THE INPUT
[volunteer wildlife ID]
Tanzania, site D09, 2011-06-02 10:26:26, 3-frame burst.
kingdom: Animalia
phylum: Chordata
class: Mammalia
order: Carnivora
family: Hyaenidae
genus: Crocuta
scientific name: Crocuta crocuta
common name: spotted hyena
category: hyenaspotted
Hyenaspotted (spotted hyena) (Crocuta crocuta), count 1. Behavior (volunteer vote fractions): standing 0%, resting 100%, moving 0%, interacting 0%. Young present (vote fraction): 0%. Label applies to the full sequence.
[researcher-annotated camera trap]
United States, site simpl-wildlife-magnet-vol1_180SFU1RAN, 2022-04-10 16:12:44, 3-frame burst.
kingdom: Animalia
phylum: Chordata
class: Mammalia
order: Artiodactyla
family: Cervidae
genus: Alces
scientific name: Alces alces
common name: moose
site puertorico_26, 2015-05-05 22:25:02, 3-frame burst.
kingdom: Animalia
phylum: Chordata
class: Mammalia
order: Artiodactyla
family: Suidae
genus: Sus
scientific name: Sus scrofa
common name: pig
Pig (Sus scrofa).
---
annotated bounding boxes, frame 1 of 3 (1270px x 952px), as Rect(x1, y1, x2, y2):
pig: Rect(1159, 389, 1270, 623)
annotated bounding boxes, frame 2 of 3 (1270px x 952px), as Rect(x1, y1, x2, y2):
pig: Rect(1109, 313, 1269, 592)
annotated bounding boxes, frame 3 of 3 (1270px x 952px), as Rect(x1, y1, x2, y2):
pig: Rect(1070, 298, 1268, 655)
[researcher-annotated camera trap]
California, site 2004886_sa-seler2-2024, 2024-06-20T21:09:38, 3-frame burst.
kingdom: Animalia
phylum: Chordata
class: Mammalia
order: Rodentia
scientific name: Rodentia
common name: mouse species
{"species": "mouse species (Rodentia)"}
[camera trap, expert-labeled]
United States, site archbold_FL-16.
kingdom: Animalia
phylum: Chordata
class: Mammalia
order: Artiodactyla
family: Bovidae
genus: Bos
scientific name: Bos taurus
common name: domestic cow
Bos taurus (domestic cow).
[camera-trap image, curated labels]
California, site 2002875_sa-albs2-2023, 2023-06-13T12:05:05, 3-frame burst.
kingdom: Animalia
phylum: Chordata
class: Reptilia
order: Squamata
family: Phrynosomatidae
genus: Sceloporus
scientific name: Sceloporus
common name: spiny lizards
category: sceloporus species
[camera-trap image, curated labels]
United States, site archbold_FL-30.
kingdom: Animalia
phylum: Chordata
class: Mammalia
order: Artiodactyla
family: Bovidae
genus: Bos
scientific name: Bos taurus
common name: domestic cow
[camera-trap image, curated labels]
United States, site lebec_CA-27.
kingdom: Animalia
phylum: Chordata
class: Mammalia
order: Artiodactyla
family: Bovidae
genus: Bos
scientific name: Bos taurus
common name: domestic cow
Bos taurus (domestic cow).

ACTION ITEM
The expected response is the entire listing, repeated word for word.

REPLY
[volunteer wildlife ID]
Tanzania, site D09, 2011-06-02 10:26:26, 3-frame burst.
kingdom: Animalia
phylum: Chordata
class: Mammalia
order: Carnivora
family: Hyaenidae
genus: Crocuta
scientific name: Crocuta crocuta
common name: spotted hyena
category: hyenaspotted
Hyenaspotted (spotted hyena) (Crocuta crocuta), count 1. Behavior (volunteer vote fractions): standing 0%, resting 100%, moving 0%, interacting 0%. Young present (vote fraction): 0%. Label applies to the full sequence.
[researcher-annotated camera trap]
United States, site simpl-wildlife-magnet-vol1_180SFU1RAN, 2022-04-10 16:12:44, 3-frame burst.
kingdom: Animalia
phylum: Chordata
class: Mammalia
order: Artiodactyla
family: Cervidae
genus: Alces
scientific name: Alces alces
common name: moose
site puertorico_26, 2015-05-05 22:25:02, 3-frame burst.
kingdom: Animalia
phylum: Chordata
class: Mammalia
order: Artiodactyla
family: Suidae
genus: Sus
scientific name: Sus scrofa
common name: pig
Pig (Sus scrofa).
---
annotated bounding boxes, frame 1 of 3 (1270px x 952px), as Rect(x1, y1, x2, y2):
pig: Rect(1159, 389, 1270, 623)
annotated bounding boxes, frame 2 of 3 (1270px x 952px), as Rect(x1, y1, x2, y2):
pig: Rect(1109, 313, 1269, 592)
annotated bounding boxes, frame 3 of 3 (1270px x 952px), as Rect(x1, y1, x2, y2):
pig: Rect(1070, 298, 1268, 655)
[researcher-annotated camera trap]
California, site 2004886_sa-seler2-2024, 2024-06-20T21:09:38, 3-frame burst.
kingdom: Animalia
phylum: Chordata
class: Mammalia
order: Rodentia
scientific name: Rodentia
common name: mouse species
{"species": "mouse species (Rodentia)"}
[camera trap, expert-labeled]
United States, site archbold_FL-16.
kingdom: Animalia
phylum: Chordata
class: Mammalia
order: Artiodactyla
family: Bovidae
genus: Bos
scientific name: Bos taurus
common name: domestic cow
Bos taurus (domestic cow).
[camera-trap image, curated labels]
California, site 2002875_sa-albs2-2023, 2023-06-13T12:05:05, 3-frame burst.
kingdom: Animalia
phylum: Chordata
class: Reptilia
order: Squamata
family: Phrynosomatidae
genus: Sceloporus
scientific name: Sceloporus
common name: spiny lizards
category: sceloporus species
[camera-trap image, curated labels]
United States, site archbold_FL-30.
kingdom: Animalia
phylum: Chordata
class: Mammalia
order: Artiodactyla
family: Bovidae
genus: Bos
scientific name: Bos taurus
common name: domestic cow
[camera-trap image, curated labels]
United States, site lebec_CA-27.
kingdom: Animalia
phylum: Chordata
class: Mammalia
order: Artiodactyla
family: Bovidae
genus: Bos
scientific name: Bos taurus
common name: domestic cow
Bos taurus (domestic cow).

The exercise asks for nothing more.